▶ **Exercise goal**: Print, word for word, the line containing "Cones on a wooden Board" and all lines beneath it to the end of the entries below. Pictures do not belong in the copy.

▶ **Data for review**:

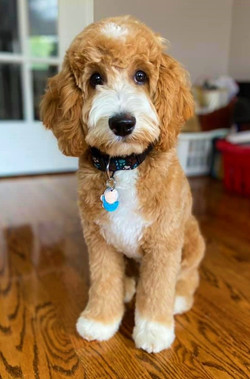 Cooper is 4.5 months old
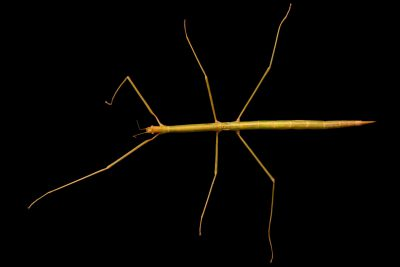 Photo: A stick insect (Sipyloidea cf moorii) at the University of the Philippines.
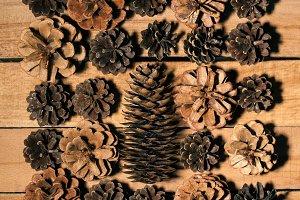 Cones on a wooden Board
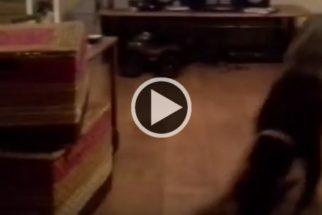 Brincalhona, cadela imita criança deslizando em assoalho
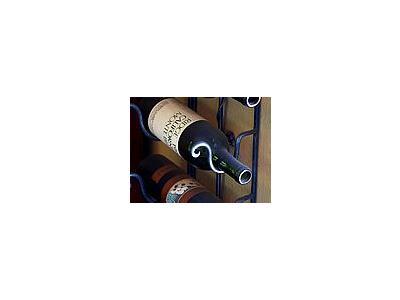 Photo Small Wine Bottles Object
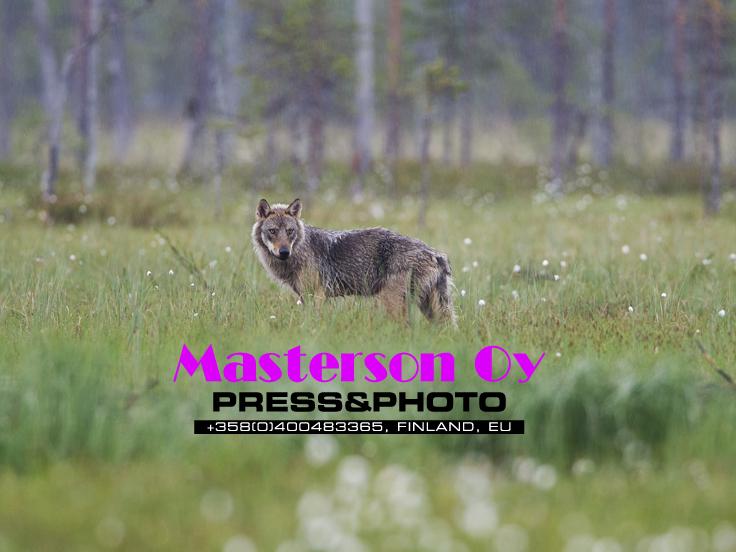 Wolf_8898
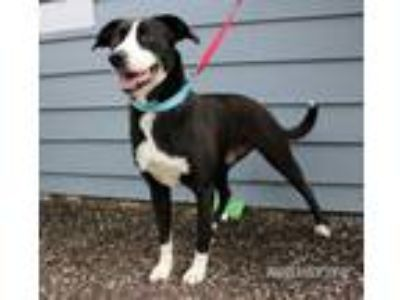 Adopt Callie Ann a Border Collie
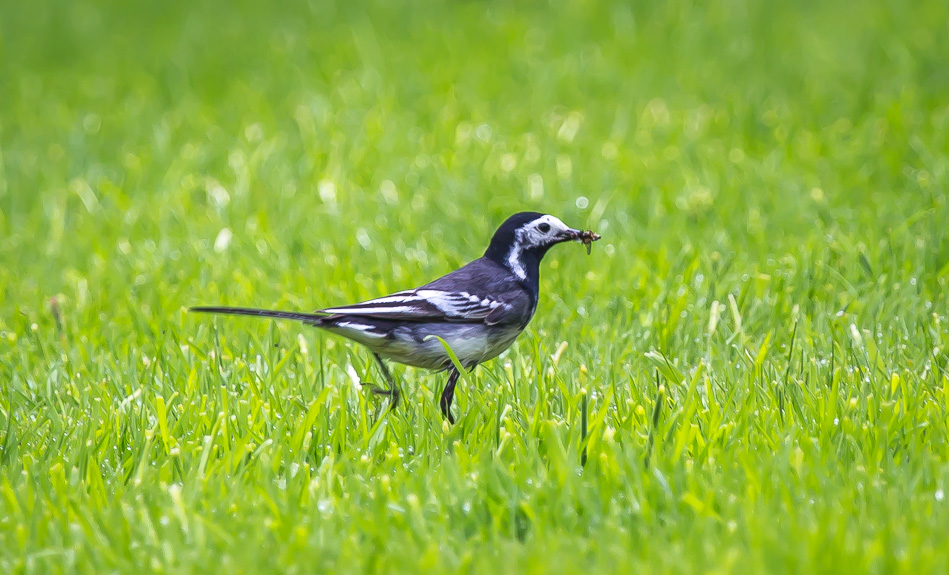Pied Wagtail in the garden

▶ **Answer space**:
 Cones on a wooden Board
 Brincalhona, cadela imita criança deslizando em assoalho
 Photo Small Wine Bottles Object
 Wolf_8898
 Adopt Callie Ann a Border Collie
Pied Wagtail in the garden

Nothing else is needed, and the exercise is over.